| DOCUMENT SEGMENT |
I Know Harlem…

Why Uptown Gentrification Makes Sense to Me

Story by Lemuel Reddick. Photos by Mikhael Simmonds.

I live in Central Harlem between 7th and Lenox. My street is filled with newly renovated brownstones and people of all colors. According to the census, the percent of white residents has gone up 400 percent in the last decade. These days chain stores fight for space on our main strip, which looks like an urbanized Times Square. Nice restaurants like Red Rooster and The Cecil attract diners from below 110th Street. We’re even getting a Whole Foods soon.

I hear people complaining about gentrification all the time. But not me. I like this new Harlem.

It is a very different Central Harlem than when I was growing up in the nineties. Then it was home to decrepit and bordered up buildings, as was most of the community. Many corners had drug dealers, gangs, pimps and hookers working them. The late rapper Big L put it bluntly: “one three nine and Lenox is the danger zone.” His mural covers the side of the building on 140th and Lenox.

Back in the day, Harlem Hospital, a block away from where I live, was widely considered one of the worst hospitals in the city. It was unsanitary, the ER crowded with gunshot victims and drug addicts. There was no Dunkin Donuts on 136th street and Lenox, no International House of Pancakes at 7th Avenue and 135. In place of the IHOP was the abandoned, boarded-up shell of Small’s Paradise, a famous night club from the Harlem Renaissance. Popeye’s on 125th used to be a raggedy bodega that rarely had much food stocked on its shelves.

No big-name stores wanted to be on 125th Street, where Red Lobster, DSW, Marshalls, Staples, H&M, Banana Republic and other prominent stores do business. In the 90s it was home to abandoned buildings, crack addicts and drug dealers, and from the east side to the west side, the whole strip was vandalized with graffiti. Trash was strewn everywhere and street vendors occupied every block during the day. Housing projects like Drew Hamilton, Ulysses S. Grant and the Polo Grounds in Harlem were riddled with crime and violence daily and were never safe to be near.

| SUPPLIED DATA |

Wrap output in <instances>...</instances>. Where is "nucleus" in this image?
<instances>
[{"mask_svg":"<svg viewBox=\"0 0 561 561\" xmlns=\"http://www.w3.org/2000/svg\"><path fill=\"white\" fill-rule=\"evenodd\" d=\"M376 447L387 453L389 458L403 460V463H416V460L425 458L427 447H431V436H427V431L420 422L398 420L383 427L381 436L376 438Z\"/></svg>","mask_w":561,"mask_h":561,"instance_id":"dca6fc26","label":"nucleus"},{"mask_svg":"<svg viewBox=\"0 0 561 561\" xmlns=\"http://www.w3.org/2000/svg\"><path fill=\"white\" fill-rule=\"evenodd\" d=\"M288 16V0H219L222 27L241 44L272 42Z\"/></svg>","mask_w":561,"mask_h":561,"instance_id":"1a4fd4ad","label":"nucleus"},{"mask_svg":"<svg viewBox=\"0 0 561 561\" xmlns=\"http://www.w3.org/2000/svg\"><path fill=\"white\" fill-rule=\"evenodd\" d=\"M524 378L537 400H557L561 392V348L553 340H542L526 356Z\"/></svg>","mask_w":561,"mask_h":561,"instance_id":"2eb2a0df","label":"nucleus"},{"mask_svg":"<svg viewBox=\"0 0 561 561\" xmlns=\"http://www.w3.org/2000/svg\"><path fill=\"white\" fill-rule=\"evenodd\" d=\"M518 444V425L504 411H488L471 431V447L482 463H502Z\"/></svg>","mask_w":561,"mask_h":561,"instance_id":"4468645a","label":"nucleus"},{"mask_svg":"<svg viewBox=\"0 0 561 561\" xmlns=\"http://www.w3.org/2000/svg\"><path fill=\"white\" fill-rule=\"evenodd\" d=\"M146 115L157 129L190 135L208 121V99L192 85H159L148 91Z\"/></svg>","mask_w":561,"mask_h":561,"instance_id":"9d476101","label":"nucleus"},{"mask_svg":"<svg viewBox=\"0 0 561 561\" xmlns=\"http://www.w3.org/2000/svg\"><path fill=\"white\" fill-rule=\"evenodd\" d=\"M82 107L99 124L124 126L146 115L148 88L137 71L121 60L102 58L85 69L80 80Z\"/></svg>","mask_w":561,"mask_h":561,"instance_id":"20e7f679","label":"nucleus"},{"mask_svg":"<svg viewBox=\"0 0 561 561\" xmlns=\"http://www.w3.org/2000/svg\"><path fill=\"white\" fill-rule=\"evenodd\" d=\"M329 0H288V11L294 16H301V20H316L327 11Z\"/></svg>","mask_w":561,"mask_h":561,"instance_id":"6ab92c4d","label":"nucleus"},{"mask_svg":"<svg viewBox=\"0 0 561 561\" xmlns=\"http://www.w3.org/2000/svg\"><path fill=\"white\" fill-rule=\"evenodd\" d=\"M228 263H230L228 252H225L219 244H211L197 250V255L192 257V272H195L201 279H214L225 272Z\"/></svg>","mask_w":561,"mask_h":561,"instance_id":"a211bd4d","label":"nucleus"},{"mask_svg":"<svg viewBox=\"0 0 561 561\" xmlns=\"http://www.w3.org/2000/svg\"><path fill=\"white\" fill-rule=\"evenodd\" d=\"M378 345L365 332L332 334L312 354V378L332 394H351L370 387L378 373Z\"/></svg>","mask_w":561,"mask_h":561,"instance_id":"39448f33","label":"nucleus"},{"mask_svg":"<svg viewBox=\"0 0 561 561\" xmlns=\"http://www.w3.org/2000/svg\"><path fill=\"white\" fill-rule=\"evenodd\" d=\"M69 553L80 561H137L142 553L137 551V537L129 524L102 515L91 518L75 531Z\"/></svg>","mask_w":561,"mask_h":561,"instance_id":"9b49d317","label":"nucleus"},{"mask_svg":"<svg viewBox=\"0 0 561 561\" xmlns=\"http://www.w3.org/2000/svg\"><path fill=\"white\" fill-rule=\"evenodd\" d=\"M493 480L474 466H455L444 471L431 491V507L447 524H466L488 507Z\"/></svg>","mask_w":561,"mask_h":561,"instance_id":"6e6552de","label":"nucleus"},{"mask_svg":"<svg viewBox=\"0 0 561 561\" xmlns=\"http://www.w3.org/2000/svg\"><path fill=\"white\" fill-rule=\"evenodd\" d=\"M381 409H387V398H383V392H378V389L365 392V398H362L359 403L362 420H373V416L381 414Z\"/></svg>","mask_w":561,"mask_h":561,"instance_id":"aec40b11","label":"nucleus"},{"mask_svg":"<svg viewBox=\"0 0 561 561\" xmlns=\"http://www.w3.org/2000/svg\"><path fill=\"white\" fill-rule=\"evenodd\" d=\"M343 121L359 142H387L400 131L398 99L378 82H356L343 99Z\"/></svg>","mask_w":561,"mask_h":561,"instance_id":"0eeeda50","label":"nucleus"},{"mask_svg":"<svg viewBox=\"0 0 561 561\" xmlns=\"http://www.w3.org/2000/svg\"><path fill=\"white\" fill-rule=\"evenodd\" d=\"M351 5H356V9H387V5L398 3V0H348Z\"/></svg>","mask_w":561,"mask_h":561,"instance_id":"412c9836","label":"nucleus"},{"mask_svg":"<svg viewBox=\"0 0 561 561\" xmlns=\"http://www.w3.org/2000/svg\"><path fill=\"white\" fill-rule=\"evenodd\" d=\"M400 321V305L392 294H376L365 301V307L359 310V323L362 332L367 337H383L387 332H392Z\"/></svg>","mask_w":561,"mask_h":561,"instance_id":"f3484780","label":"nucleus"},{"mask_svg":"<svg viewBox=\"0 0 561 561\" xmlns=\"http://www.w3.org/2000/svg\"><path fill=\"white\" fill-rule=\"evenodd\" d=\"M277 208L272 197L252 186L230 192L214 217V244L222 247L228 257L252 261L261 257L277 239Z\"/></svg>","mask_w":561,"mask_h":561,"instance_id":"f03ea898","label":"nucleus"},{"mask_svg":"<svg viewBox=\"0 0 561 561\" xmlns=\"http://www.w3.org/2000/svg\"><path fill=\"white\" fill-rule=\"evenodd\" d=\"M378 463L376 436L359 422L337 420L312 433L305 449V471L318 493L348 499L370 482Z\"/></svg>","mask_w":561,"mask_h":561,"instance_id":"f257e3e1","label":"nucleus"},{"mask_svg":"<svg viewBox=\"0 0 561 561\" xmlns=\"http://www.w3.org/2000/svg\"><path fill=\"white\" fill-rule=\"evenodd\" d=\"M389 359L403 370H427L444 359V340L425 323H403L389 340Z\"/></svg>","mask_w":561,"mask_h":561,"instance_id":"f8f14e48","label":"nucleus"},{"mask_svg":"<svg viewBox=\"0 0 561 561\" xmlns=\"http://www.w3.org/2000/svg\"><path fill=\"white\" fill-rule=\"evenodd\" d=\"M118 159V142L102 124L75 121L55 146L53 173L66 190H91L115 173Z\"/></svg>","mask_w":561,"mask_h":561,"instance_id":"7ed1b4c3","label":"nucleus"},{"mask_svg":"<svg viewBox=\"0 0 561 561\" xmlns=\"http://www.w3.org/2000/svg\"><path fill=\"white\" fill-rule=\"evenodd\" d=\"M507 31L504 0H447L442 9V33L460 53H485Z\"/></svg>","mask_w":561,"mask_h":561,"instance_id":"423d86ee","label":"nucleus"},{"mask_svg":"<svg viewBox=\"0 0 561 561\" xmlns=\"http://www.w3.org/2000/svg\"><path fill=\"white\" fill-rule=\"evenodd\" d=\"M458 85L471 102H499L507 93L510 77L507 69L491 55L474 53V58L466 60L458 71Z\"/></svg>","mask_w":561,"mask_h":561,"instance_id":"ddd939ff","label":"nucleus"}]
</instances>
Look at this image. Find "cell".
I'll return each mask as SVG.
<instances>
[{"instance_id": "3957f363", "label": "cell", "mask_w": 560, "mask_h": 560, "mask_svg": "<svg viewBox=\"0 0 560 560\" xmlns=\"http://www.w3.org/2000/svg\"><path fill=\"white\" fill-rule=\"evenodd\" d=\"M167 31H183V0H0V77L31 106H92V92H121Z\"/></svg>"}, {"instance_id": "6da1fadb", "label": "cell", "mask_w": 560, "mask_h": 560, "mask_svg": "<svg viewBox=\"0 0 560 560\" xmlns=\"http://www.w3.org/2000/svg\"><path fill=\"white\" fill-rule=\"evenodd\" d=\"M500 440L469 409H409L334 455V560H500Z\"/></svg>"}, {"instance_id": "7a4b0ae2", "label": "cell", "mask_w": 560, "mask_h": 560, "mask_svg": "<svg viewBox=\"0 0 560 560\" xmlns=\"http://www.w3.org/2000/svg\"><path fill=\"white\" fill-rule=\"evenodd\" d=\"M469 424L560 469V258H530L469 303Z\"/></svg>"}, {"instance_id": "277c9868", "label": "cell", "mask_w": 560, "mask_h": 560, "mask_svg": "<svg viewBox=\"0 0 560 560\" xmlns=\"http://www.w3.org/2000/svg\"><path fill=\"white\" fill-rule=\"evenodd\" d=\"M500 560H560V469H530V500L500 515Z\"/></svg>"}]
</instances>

| THE PROBLEM |
Output the part of the Harlem gentrification text starting with "Story by Lemuel" and going on through "Whole Foods soon.", copied word for word. The records can be set aside; nothing here depends on them.

| SOLUTION TO THIS PROBLEM |
Story by Lemuel Reddick. Photos by Mikhael Simmonds.

I live in Central Harlem between 7th and Lenox. My street is filled with newly renovated brownstones and people of all colors. According to the census, the percent of white residents has gone up 400 percent in the last decade. These days chain stores fight for space on our main strip, which looks like an urbanized Times Square. Nice restaurants like Red Rooster and The Cecil attract diners from below 110th Street. We’re even getting a Whole Foods soon.